About a quarter of adults 45 and older are caregivers to loved ones who may be disabled, elderly or managing a chronic disease. The number continues to rise along with the need for resources and tools to help them. National Health Reporter Erin Billups takes a look at a new app aimed at making life easier for those working to balance care for those around them.
Every weekday Jamie Wyatt drops her 88 year old father Lewis Wyatt off at an adult day care center.
“I get him up and we get going out the door. I have to remind him every day where we're going and what day it is,” said Wyatt. “He goes and they have a great meal for him.”
Lewis Wyatt was diagnosed with dementia three years ago. Just a couple years after Wyatt’s daughter left for college.
“I'm thankful that it was after my daughter was headed to college and I emptied the nest, so to speak,” said Wyatt. “I was able to put my attention on him more.”
Still, Wyatt works full time and can’t always be with her dad to monitor his health. “I'm one person. No sisters or brothers. Very few family. He's the last one left of the five children in his family. And so, yeah, it was a lot.”
Through his adult daycare, the ALPS Center in Tennessee, Wyatt learned about a new tool, an app called CareMobi. She agreed to test it out.
“Finding resources that would support me being able to continue to live my life, have my career was very important to me,” Said Wyatt. “It's just another layer of communication that I can have.”
Nurse Practitioner, Dr. Tina Sadarangani created Caremobi to help caregivers collect and manage all the information they need to provide the best care for their loved one. Particularly because people with dementia often struggle to effectively communicate changes in their symptoms.
“Sometimes they're just a little more confused. Sometimes they fall, sometimes they're just not eating as much,” said Sadarangani, who serves as an assistant professor at the NYU Meyers College of Nursing.
Sadarangani worked with caregivers, nurses, doctors and programmers to create the app, which gleans the most useful information for a person’s care team to help connect the dots.
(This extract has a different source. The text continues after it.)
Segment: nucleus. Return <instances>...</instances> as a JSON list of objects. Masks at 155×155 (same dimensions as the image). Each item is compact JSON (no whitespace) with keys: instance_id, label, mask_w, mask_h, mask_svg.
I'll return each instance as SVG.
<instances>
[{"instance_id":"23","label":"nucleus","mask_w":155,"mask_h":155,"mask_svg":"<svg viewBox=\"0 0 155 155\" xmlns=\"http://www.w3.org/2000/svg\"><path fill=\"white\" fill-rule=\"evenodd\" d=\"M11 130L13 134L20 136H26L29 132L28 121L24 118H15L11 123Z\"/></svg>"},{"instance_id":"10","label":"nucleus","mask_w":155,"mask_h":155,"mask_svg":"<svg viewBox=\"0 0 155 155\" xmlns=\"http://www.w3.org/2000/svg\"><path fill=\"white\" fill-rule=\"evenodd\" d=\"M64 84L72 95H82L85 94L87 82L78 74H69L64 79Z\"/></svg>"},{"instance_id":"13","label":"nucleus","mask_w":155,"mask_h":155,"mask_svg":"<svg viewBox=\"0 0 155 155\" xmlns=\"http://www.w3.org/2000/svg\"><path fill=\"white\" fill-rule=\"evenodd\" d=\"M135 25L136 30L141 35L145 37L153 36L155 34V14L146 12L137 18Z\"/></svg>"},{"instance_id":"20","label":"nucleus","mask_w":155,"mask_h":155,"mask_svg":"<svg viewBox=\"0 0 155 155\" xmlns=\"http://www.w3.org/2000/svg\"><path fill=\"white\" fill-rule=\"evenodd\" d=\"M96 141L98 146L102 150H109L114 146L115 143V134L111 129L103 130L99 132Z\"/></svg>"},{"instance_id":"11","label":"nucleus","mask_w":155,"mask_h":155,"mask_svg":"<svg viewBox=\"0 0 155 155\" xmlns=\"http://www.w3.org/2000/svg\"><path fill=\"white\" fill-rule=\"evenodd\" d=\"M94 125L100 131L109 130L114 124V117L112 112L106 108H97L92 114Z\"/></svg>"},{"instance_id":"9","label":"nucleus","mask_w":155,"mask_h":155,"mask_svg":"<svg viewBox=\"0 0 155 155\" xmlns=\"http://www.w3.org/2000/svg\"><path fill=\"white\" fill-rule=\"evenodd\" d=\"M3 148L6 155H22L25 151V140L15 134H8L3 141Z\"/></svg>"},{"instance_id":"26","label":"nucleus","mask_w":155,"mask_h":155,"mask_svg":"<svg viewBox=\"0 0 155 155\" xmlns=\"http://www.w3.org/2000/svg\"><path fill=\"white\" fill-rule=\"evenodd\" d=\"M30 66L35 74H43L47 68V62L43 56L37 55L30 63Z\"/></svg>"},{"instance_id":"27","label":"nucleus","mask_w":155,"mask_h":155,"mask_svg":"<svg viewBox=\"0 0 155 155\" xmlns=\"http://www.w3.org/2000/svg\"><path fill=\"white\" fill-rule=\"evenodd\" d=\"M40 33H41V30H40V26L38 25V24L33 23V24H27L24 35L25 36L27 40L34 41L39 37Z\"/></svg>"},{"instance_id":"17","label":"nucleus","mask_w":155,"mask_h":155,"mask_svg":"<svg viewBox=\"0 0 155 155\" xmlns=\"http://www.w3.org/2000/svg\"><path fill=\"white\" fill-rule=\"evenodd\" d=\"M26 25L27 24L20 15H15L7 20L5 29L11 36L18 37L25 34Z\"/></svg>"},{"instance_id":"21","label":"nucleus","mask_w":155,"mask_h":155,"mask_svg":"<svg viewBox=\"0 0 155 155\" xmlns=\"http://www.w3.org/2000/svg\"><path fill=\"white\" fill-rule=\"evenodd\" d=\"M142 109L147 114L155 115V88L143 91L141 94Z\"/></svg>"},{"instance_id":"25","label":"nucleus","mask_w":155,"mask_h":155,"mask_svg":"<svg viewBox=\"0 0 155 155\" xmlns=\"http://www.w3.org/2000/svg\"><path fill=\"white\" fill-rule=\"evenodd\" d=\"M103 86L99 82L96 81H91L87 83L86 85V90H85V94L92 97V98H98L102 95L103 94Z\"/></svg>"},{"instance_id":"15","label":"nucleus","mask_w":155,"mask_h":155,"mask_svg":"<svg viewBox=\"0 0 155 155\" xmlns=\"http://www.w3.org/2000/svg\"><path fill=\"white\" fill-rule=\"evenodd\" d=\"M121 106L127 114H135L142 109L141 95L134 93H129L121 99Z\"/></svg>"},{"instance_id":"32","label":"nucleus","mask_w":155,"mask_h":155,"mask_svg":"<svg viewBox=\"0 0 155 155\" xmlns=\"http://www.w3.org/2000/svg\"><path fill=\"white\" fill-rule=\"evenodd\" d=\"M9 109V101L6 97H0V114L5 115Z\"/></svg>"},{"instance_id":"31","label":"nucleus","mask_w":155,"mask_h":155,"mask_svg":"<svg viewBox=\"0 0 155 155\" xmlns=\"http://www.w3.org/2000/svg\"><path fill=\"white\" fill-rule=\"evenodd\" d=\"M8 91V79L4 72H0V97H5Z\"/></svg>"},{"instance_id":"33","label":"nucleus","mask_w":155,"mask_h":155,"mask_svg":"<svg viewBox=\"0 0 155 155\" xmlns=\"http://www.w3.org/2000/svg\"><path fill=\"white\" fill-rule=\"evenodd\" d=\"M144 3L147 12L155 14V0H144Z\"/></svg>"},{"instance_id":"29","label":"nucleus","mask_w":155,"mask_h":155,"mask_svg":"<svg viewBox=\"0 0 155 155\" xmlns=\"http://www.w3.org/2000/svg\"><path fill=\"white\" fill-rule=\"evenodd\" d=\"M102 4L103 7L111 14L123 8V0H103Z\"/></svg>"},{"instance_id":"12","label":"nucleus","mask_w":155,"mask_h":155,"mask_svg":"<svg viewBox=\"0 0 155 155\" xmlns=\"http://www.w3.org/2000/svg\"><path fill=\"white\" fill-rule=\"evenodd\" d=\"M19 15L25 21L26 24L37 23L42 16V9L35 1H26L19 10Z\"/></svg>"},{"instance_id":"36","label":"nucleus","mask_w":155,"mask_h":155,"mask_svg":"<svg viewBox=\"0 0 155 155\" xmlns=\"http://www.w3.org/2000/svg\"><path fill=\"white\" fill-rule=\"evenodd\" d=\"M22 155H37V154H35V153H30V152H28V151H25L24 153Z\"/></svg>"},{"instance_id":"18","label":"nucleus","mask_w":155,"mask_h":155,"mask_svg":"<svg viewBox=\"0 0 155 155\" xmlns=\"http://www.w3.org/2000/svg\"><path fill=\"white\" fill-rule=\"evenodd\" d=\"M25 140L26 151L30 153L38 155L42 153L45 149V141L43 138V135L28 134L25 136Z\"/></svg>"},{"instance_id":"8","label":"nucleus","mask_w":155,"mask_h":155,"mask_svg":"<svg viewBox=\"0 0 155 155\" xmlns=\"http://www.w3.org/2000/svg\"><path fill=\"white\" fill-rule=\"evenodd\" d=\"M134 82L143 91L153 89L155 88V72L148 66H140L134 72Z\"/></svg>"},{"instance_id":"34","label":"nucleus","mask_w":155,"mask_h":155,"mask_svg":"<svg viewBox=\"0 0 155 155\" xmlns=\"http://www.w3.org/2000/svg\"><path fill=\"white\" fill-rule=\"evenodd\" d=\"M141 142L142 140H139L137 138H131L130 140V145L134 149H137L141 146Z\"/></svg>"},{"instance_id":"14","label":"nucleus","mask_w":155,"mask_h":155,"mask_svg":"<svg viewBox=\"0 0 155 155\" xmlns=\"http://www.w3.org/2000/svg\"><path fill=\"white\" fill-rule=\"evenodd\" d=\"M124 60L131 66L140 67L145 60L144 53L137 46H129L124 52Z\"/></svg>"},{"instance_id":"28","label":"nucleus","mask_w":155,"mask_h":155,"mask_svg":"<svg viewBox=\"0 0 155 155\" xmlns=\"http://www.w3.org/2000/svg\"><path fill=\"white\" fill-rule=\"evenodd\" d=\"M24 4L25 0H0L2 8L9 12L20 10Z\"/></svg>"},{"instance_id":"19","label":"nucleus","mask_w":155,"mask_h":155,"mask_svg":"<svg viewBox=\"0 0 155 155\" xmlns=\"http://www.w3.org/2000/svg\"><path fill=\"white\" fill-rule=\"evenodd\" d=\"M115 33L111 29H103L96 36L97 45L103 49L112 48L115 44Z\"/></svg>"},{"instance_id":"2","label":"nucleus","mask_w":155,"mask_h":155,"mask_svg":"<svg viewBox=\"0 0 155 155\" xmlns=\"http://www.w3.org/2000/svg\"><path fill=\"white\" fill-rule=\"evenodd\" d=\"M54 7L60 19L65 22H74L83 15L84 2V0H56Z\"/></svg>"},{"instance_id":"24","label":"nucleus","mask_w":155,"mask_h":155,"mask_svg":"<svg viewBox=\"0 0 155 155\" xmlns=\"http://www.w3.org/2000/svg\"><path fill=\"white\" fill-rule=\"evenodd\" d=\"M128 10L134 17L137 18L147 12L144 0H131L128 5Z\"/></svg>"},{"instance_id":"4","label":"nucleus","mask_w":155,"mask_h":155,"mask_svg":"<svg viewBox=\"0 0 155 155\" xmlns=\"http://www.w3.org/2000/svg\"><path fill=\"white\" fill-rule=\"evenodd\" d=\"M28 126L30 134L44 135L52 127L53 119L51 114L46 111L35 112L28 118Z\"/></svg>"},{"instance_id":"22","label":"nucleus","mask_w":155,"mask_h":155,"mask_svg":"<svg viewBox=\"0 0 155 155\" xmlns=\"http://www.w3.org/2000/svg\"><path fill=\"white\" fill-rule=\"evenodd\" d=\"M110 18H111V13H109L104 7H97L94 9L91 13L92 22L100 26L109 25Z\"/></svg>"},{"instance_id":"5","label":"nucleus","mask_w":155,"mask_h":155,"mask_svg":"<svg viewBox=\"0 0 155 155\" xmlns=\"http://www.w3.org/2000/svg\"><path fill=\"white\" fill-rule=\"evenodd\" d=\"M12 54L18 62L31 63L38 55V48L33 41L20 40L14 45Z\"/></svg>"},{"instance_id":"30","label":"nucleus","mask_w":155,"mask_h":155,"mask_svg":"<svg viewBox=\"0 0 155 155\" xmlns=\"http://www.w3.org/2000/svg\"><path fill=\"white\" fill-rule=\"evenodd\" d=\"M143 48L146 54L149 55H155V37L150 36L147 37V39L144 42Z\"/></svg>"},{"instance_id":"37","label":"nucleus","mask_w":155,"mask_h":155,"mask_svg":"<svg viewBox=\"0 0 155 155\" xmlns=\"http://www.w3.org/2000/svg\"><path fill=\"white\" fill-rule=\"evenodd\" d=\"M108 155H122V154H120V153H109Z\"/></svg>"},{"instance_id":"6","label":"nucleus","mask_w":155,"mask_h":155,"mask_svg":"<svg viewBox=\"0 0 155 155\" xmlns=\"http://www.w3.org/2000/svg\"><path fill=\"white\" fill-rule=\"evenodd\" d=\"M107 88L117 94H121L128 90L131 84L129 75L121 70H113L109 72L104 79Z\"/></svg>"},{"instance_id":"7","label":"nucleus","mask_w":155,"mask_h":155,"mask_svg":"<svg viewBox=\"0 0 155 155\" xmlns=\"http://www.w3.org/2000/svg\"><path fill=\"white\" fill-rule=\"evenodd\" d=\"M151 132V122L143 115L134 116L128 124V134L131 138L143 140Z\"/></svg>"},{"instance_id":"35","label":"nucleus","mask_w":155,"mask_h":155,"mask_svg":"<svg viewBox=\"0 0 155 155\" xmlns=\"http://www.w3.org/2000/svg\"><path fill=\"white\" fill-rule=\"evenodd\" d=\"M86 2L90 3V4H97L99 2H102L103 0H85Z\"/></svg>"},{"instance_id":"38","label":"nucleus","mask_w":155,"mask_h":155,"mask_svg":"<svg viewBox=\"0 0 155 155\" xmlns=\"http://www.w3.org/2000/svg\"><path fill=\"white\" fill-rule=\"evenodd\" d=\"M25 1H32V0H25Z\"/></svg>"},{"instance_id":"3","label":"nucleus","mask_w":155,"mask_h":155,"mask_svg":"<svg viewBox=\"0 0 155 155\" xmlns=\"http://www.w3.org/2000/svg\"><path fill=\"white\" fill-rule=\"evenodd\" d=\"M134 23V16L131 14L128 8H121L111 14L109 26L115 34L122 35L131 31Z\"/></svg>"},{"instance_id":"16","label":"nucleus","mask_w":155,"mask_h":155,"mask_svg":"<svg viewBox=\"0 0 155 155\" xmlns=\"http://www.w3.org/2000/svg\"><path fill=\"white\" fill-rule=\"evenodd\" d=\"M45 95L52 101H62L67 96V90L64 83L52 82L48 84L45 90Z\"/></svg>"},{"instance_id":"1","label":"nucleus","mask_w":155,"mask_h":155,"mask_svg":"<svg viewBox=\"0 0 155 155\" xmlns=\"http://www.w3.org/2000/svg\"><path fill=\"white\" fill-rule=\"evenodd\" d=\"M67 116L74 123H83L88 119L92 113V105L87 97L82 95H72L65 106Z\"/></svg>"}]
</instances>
“It can actually be a telltale sign that there's something brewing. Pneumonia, urinary tract infections and things that are highly treatable if caught early but often are not, and lead to avoidable hospitalizations and emergency department visits,” said Sadarangani.
It’s a small, but potentially powerful tool that Sadarangani hopes will offer a growing number of Americans a much-needed hand.
“There are 53 million caregivers in this country providing this care to aging loved ones every single day in America. Yes, many of them are like me who have young children and aging parents who work, who have other responsibilities. And the stress and the load associated with that is incredibly powerful, ”Sadarangani said.
The ALPS Center is one of several senior facilities participating in a study funded in-part by the NIH’s National Institute on Aging, to test the effectiveness of the app.
Wyatt said since using the app, she feels better informed when she accompanies her father to doctors’ appointments.
“They're now spending more time with him than I am in waking hours. When I do go to the doctor and they're asking questions of appetite and mood or anything like that. I can go in there and show them kind of what's going on during the day,” said Wyatt.
For now while it is in the beta testing phase CareMobi is free.
“We just left it in the App Store and within three weeks, with absolutely no marketing, no new nothing. We had 400 people using it, actively using it, entering data,” said Sadarangani.
Which speaks, she said, to the growing need. “But yet this trend is not going away.”
Sadarangani said she hopes the app becomes part of a larger movement to better support aging baby boomers and the people who care for them.
“The caregiving crisis in this country,” said Sadarangani, “it needs to be part of a broader infrastructure. It takes a village, it takes a team, it takes a community.”